Но на самом деле я лгу, и я ушла из дома сама. Только вряд ли хоть одной живой душе расскажу, почему, ибо тот вечер до сих пор помню смутно, настолько больно было, настолько страшно оставаться рядом с в один миг изменившимся мужем.
Сегодня Володи нет дольше обычного. Наверное, очередное собрание или переговоры. Я сижу на балконе спальни, ловлю последние сентябрьские деньки. Над головой – небо с россыпью звезд, на столике дымящаяся чашка мятного чая. Немного зябко, но за пледом идти не хочется, я решаю посидеть еще несколько минут – и готовиться ко сну. С утра нужно забрать вещи отца. Я давно решила, что не стану их разбирать, вряд ли там есть что-то ценное или важное. Отвезу в какой-нибудь благотворительный фонд, пусть сами разберутся, что там кому может помочь. Копаться в прошлом, снова бередить еще едва зажившие раны, мне не хочется.
Прошло уже два месяца с его смерти, но я все равно скучаю. Он не был идеальным отцом, а в последние годы почти превратился в чужого человека, но счастливое детство не выбросить из памяти. Я с трудом прихожу в себя после его гибели и во многом благодаря Машке. Ее оптимизм и детская непосредственность здорово выручают.
Я слышу хлопок двери и голоса. Отчего-то сердце тревожно сжимается, хотя, наверное, это Володя и проснувшаяся дочь – снова виснет у отца на шее. Я возвращаюсь в комнату… а в следующий миг чашка выскальзывает у меня из рук.
Муж пьян. Не в стельку, но блестящие глаза, ослабленный галстук и едва уловимый запах намекают совсем не на совещание в офисе. Но хуже всего то, что он не один, и от такой наглости у меня перехватывает дыхание. Наверное, я стою, как идиотка, хлопая глазами смотрю, как мой муж страстно целует рыжеволосую красотку в облегающем черном платье.

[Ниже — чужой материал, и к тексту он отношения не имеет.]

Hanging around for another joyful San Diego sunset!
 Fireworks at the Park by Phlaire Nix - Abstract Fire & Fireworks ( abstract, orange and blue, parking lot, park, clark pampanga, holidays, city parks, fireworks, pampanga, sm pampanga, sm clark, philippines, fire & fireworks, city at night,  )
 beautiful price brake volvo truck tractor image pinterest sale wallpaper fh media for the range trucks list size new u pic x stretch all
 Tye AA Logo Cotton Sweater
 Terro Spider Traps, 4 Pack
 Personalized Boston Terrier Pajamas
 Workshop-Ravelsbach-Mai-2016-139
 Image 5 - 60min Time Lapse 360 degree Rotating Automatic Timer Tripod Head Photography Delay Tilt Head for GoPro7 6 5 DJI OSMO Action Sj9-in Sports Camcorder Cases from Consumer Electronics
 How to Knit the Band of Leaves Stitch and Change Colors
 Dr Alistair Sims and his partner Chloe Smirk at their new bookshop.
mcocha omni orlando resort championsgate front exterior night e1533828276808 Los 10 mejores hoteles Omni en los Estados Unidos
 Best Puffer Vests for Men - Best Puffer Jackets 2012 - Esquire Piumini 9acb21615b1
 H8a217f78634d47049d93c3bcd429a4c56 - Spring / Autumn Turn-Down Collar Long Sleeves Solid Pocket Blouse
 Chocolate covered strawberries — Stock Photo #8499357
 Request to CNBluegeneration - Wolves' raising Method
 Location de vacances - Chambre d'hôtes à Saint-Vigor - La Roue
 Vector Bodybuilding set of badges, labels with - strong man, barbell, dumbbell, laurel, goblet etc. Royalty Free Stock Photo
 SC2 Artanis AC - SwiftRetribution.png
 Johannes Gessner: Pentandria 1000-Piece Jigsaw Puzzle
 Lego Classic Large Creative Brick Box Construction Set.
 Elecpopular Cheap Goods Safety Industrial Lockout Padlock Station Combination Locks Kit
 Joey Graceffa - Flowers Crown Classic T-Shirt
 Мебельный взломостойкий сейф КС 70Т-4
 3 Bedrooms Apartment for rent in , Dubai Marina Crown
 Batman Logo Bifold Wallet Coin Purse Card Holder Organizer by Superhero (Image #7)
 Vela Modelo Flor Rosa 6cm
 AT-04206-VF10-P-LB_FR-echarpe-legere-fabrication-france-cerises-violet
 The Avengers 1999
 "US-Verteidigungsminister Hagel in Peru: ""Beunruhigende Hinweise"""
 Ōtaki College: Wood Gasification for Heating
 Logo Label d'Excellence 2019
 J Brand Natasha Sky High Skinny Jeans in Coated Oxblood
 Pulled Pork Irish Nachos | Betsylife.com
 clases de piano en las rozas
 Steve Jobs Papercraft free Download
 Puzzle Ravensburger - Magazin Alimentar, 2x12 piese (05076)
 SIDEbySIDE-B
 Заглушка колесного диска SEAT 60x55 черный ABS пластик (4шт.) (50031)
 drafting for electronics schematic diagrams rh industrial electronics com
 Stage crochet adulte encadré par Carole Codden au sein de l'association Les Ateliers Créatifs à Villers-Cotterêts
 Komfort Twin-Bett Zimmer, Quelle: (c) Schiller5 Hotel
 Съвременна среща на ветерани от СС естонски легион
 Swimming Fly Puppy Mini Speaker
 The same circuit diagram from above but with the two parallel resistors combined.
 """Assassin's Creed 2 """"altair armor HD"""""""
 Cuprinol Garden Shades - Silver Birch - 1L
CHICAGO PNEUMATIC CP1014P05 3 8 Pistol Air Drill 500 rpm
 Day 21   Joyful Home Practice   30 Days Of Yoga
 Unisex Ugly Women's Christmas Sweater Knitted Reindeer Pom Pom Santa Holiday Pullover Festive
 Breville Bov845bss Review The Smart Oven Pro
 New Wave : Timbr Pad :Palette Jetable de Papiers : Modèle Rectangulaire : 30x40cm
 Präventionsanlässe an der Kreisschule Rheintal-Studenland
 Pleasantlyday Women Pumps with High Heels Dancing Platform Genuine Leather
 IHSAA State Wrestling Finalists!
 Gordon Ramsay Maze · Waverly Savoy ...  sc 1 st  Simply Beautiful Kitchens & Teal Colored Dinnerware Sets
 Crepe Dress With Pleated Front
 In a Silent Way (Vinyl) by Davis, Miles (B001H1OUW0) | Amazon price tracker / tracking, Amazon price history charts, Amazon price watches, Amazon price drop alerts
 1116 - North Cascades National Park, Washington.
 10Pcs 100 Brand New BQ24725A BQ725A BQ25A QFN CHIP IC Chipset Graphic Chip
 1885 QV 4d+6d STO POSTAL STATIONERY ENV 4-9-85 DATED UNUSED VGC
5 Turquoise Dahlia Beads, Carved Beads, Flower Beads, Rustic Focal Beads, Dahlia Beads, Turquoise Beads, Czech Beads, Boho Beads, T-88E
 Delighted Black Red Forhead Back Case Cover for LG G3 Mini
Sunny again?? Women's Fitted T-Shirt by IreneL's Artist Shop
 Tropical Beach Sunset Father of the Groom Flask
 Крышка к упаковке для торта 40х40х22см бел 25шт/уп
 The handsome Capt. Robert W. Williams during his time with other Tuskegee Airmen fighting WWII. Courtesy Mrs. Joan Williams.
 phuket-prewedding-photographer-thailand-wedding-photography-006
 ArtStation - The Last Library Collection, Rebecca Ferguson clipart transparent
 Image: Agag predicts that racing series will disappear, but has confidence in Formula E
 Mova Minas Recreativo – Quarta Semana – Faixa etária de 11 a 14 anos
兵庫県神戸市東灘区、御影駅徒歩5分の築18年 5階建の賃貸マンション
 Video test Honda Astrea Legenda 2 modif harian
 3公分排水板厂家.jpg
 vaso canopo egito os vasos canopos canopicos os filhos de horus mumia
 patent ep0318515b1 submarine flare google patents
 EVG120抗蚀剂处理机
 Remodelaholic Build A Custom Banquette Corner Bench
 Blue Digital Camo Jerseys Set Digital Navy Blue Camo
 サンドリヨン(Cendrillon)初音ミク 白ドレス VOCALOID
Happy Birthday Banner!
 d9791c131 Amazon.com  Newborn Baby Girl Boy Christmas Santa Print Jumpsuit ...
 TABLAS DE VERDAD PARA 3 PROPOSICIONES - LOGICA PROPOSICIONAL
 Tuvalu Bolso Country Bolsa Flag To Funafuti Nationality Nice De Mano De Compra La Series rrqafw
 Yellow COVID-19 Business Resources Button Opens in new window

– И что это значит? – наконец я справляюсь с голосом, но все равно он звучит глухо.
– Может, уберешь осколки? – усмехается Володя. – Порежется кто-нибудь.
– Кто-нибудь, это вот это? – Я киваю на девицу.
– А… это. Это Карина. Она сегодня у нас переночует.
Карина хихикает и получает еще один развязный поцелуй в шею.
– Здесь переночует. Со мной…
– Хватит! Ты совсем свихнулся! Немедленно вон, оба! Вам, Карина, пора домой, а с тобой мы поговорим утром…
Муж отрывается от рыжей и медленно идет ко мне. Даже будучи нетрезвым, он умудряется излучать власть, уверенность. Мне не по себе, но злость пока еще сильнее всех прочих чувств. Я еще не поняла, что случилось, не почувствовала боли, я зла и растеряна.